» **Consigne écrite 1**: Dites si chacune des affirmations suivantes concorde avec le texte sur le film de Tarkovsky, en répondant par oui ou par non et en citant les mots décisifs du texte. (a) Le film de Tarkovsky est tiré d’un roman de Stanislav Lem. (b) « 2001, L’Odyssée de l’Espace » présentait l’être humain du futur avec admiration. (c) L’ordinateur Hal 9000 est présenté comme un outil d’auto-destruction.
» **Consigne écrite 2**: Extrayez du texte sur le film de Tarkovsky le passage allant de « Tiré du roman » à « humains sur Terre. », sans rien y changer.

» **Texte de la page**:

Tiré du roman de Stanislav Lem, le film d’Andrei Tarkovsky intrigue le spectateur avec toute une série de réflexions et de questionnements – parfois sans réponses – sur l’être humain et sur sa place dans l’univers. Un questionnement déjà présent dans le « 2001, L’Odyssée de l’Espace » de Kubrick, qui présentait l’être humain du futur avec une certaine ironie. Tant de savoirs, de technologies et d’éléments complexes inventés par l’homme, et pourtant l’être humain demeure un élément si fragile, petit face à la grandiosité de l’univers, perplexe face à ce qu’il ne comprend pas (tel le monolithe inconnu), seul et perdu dans des espaces vides, jusqu’à être victime de sa propre création, tel l’ordinateur Hal 9000 qui n’est au final qu’un outil d’auto-destruction plus évolué que les armes utilisées par les premiers êtres humains sur Terre.

» **Lignes de données**:

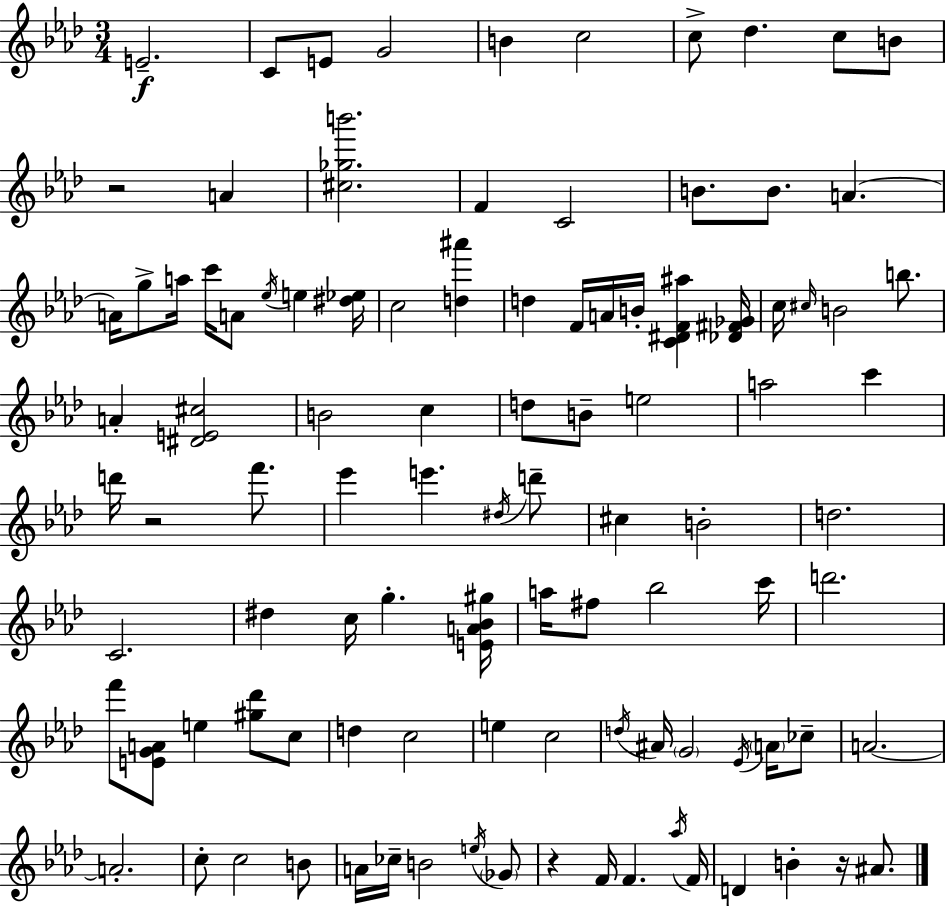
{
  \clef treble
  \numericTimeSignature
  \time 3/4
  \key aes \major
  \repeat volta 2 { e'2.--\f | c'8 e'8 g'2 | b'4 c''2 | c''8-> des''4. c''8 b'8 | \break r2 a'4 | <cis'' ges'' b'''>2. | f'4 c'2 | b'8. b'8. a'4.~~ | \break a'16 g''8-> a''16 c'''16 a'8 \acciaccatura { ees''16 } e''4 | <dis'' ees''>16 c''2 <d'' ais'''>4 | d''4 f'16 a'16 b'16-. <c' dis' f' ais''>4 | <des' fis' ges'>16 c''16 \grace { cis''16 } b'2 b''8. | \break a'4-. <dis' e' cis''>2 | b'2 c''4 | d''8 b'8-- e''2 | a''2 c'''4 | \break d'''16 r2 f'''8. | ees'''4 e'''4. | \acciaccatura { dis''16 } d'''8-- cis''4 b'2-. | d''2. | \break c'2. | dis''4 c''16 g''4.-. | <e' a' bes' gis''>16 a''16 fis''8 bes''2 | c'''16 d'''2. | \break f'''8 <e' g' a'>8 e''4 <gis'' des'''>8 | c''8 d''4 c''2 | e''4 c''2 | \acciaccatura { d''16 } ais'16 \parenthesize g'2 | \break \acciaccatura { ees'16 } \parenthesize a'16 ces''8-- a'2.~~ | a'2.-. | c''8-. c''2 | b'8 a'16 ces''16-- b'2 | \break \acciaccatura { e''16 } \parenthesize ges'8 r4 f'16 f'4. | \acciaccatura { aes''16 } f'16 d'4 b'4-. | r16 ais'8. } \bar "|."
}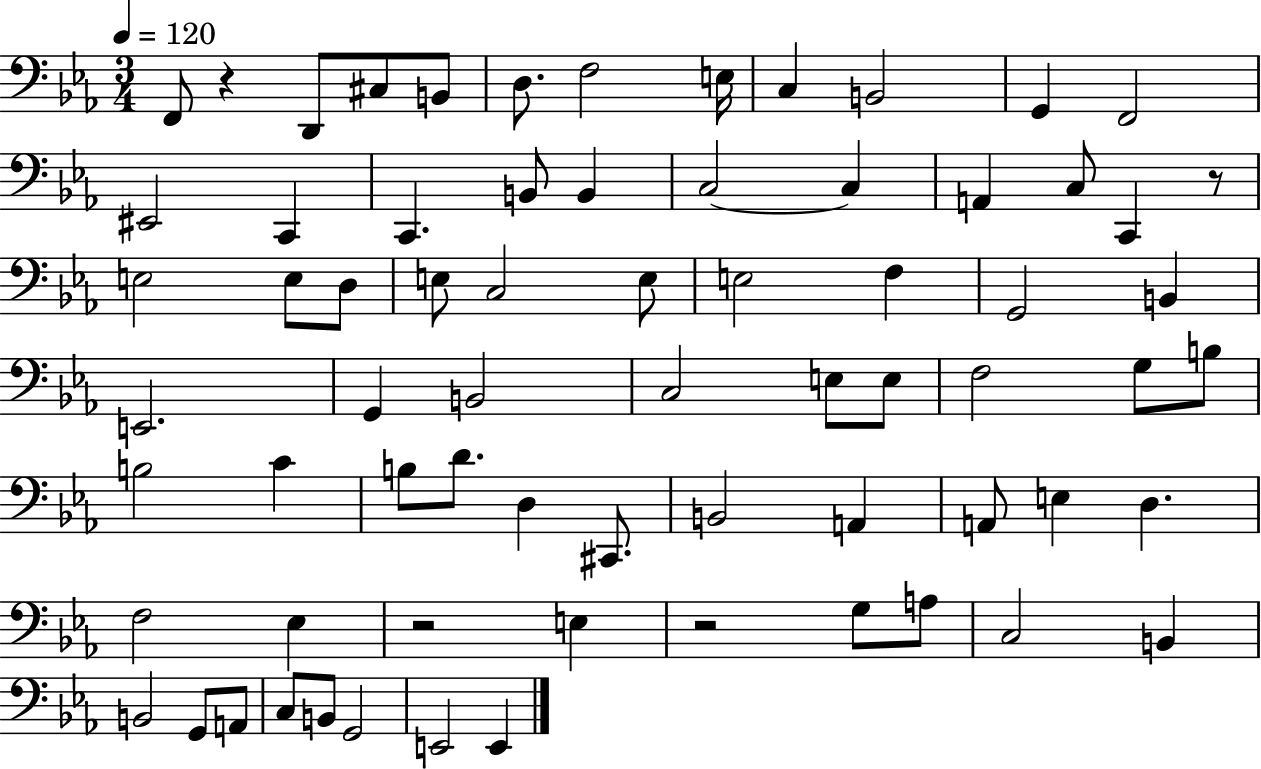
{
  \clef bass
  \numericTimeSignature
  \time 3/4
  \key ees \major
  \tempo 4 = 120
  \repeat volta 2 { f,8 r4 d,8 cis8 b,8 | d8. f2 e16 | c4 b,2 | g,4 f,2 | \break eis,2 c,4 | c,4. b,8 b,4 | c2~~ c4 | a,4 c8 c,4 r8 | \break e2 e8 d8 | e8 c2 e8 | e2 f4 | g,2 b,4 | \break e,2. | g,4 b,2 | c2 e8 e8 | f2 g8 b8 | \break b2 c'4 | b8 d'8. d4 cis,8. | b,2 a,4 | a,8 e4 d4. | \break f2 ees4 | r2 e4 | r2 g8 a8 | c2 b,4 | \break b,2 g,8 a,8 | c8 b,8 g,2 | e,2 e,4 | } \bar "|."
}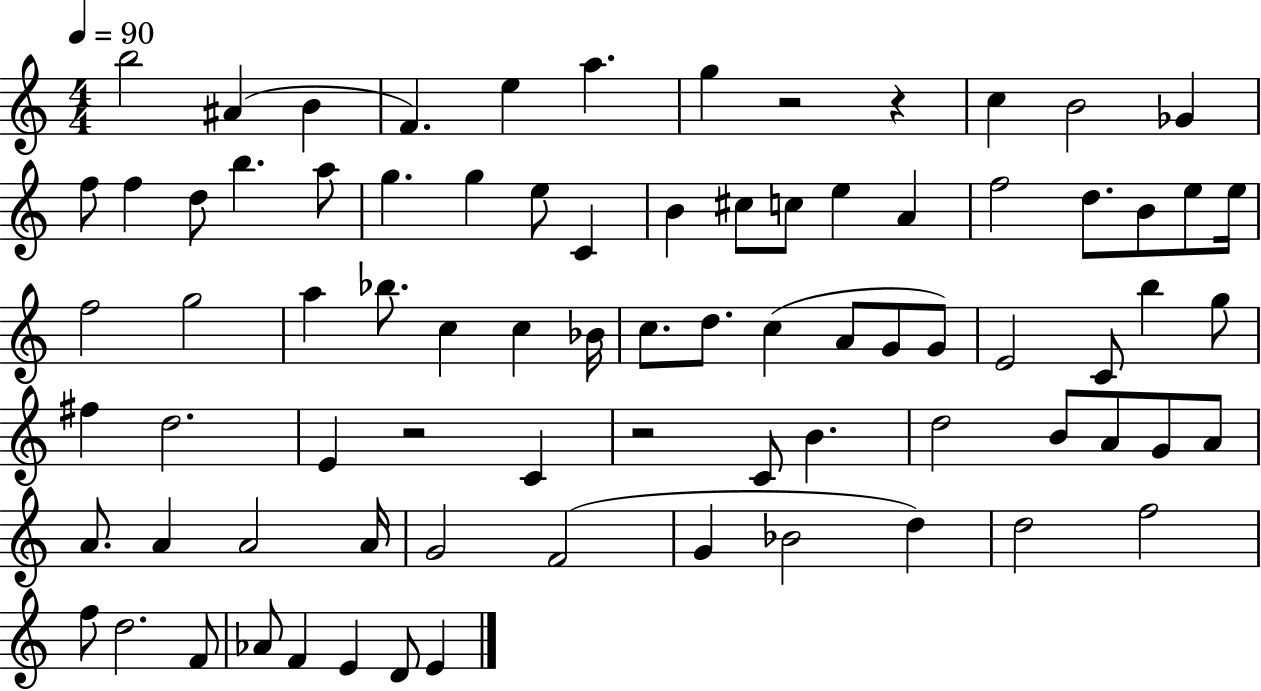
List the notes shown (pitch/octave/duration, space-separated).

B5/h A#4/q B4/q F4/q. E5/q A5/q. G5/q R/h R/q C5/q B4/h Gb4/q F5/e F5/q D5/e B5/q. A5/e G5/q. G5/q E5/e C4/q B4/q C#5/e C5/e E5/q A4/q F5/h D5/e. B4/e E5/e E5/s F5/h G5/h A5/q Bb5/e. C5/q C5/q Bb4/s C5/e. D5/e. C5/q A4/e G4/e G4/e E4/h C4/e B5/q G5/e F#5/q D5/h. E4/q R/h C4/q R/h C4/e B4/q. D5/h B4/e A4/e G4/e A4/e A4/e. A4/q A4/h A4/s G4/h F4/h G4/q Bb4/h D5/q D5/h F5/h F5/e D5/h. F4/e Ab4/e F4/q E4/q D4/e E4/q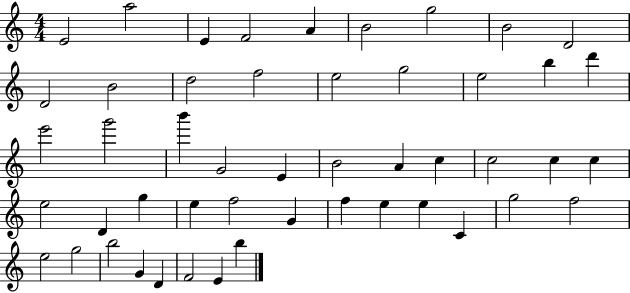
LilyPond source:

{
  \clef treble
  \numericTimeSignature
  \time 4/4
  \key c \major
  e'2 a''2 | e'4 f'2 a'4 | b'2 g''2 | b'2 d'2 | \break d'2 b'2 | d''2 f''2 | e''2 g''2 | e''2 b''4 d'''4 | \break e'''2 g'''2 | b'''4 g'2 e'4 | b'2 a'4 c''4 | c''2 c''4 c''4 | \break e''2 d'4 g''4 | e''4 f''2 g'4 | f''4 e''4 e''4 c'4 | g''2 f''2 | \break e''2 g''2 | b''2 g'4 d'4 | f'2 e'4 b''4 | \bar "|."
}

» **Réponse écrite 1**:
(a) Oui : « Tiré du roman de Stanislav Lem ».
(b) Non : « qui présentait l’être humain du futur avec une certaine ironie ».
(c) Oui : « tel l’ordinateur Hal 9000 qui n’est au final qu’un outil d’auto-destruction ».

» **Réponse écrite 2**:
Tiré du roman de Stanislav Lem, le film d’Andrei Tarkovsky intrigue le spectateur avec toute une série de réflexions et de questionnements – parfois sans réponses – sur l’être humain et sur sa place dans l’univers. Un questionnement déjà présent dans le « 2001, L’Odyssée de l’Espace » de Kubrick, qui présentait l’être humain du futur avec une certaine ironie. Tant de savoirs, de technologies et d’éléments complexes inventés par l’homme, et pourtant l’être humain demeure un élément si fragile, petit face à la grandiosité de l’univers, perplexe face à ce qu’il ne comprend pas (tel le monolithe inconnu), seul et perdu dans des espaces vides, jusqu’à être victime de sa propre création, tel l’ordinateur Hal 9000 qui n’est au final qu’un outil d’auto-destruction plus évolué que les armes utilisées par les premiers êtres humains sur Terre.